Bachelor of Education (ECE), Diploma of Nursing, Diploma of Teaching (ECE)

At any time of year early childhood teachers are settling in new children or resettling returning children. This can be a seriously hairy time for everyone. Some children will slip into being at your place easy peasy, and will barely wave goodbye to their parents. And some children will really struggle.

There will be tears.
There will be arms out for cuddles – and that is just the parents!
But seriously, I am hearing the same stories over and over again…

“I have this baby who cries ALL day.”
“There is a toddler in my room who just wants to be carried.”
“This baby is fine only when someone is sitting right next to her.”
“This baby won’t eat or drink anything and only sleeps for half an hour at a time.”


It hurts my ears and breaks my heart and soul to think of these distressed young children.
In this blog, I am going to give you 10 strategies for settling children and bringing calm back to your ece environment. I am going to be straight up, no holds barred here, because we can either stuff this up royally (and likely make this even harder for this child to ever trust anyone outside the family ever again), OR we can turn this into something beautiful and feel squishy inside knowing that we made a huge difference for this child.
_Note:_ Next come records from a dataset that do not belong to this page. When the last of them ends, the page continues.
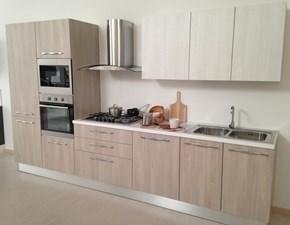 Cucina bianca moderna lineare Gemma3 Artigianale scontata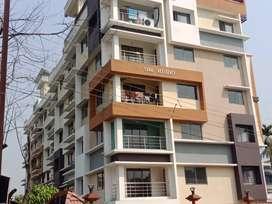 3bhk flat at Jyoti nagar
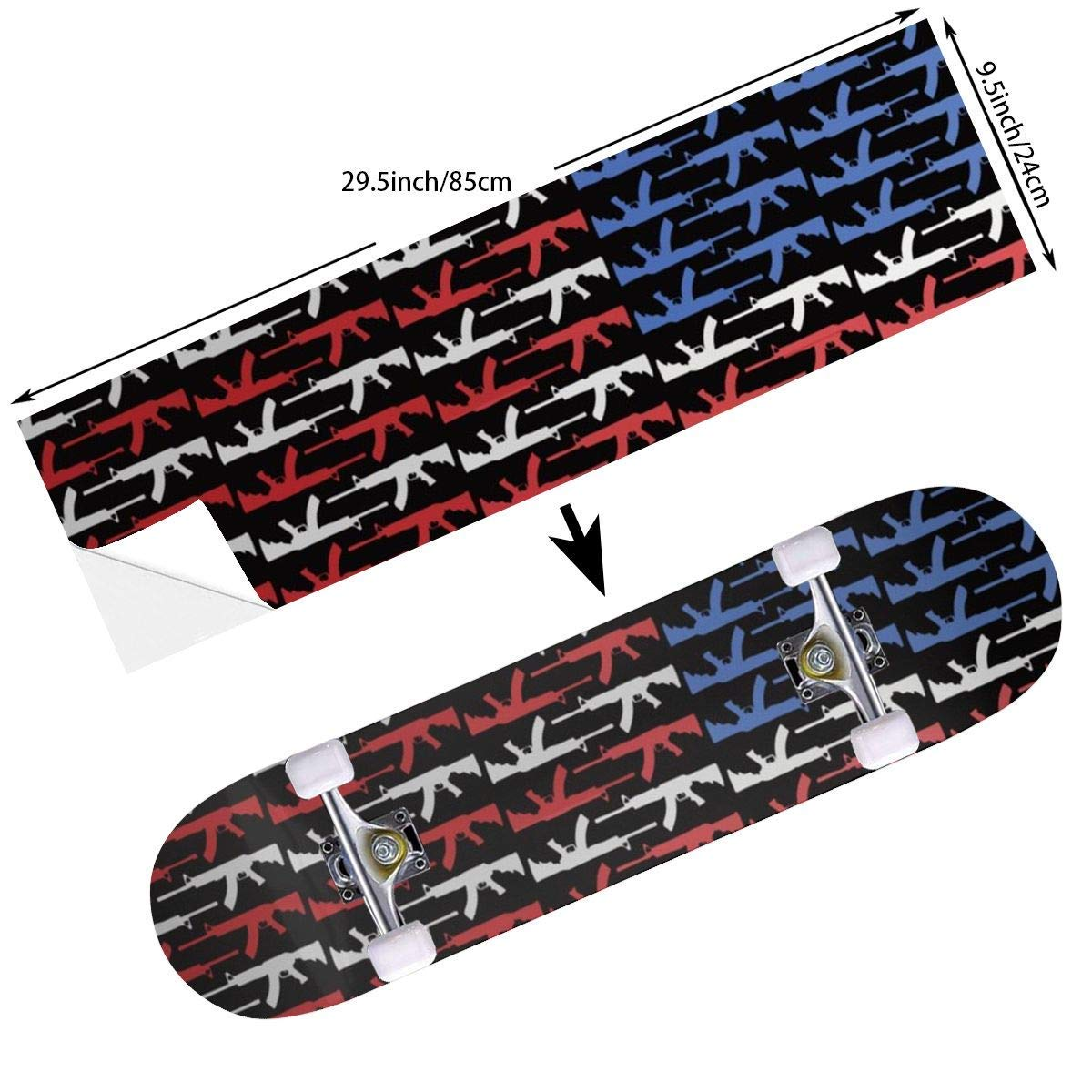 c69cc836a542 Get Quotations · DADAISM Personality American Flag Gun Type Skateboard Deck Grip  Tape - Skateistan Longboard Adhesive Griptape Sheet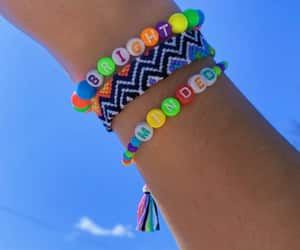 arm candy, bracelet, and cloud image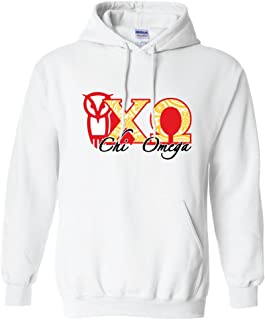 VictoryStore Apparel - Chi Omega, Greek Letters with Paisley Hooded Sweatshirt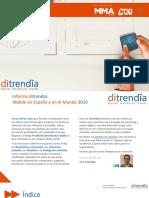 LEIDO Ditrendia-Informe Mobile 2019.pdf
But first a quick word on the why….
I am not going to dive deeply into the theory of why it is so important to settle children with loving care as that is a whole blog topic on its own. This blog is about the practical things we can do as early childhood professionals.
BUT… We all know that the first 1000 days of a child’s life are critical!
Critical for their brain development.
Critical for their immediate and long term wellbeing.
These are the days in a person’s life when they are forming their understanding of this big wide world and how things work.
Take a listen to Nathan Wallis, Pennie Brownlee, Pikler, Magda Gerber, and read the oodles of information through internet land about the importance of attachment relationships. We all know exactly why it is so significant that we do our absolute best to settle young children as quickly and positively as we can. As early childhood teachers we are responsible for the care of other people’s children and not screwing that up. What could be more important?!

What changes the structure and function of a child's brain?
The first thing I want you to do is STOP and think about how this child feels…

- You are a stranger. You look different, sound different, smell different, talk different and move differently from what they know. You may not even speak their home language let alone understand their non verbal cues that everyone at home understands.

- This child is biologically driven to form an attachment relationship in order to feel safe firstly, and then in order to build trust and confidence. Biologically driven! It’s in their bones.

- If this is their first time in group care imagine how it feels to suddenly be surrounded by other children (some may even touch me without my invitation!), to sleep in a room with other children, to eat at a table with other children and to be constantly surrounded by other people.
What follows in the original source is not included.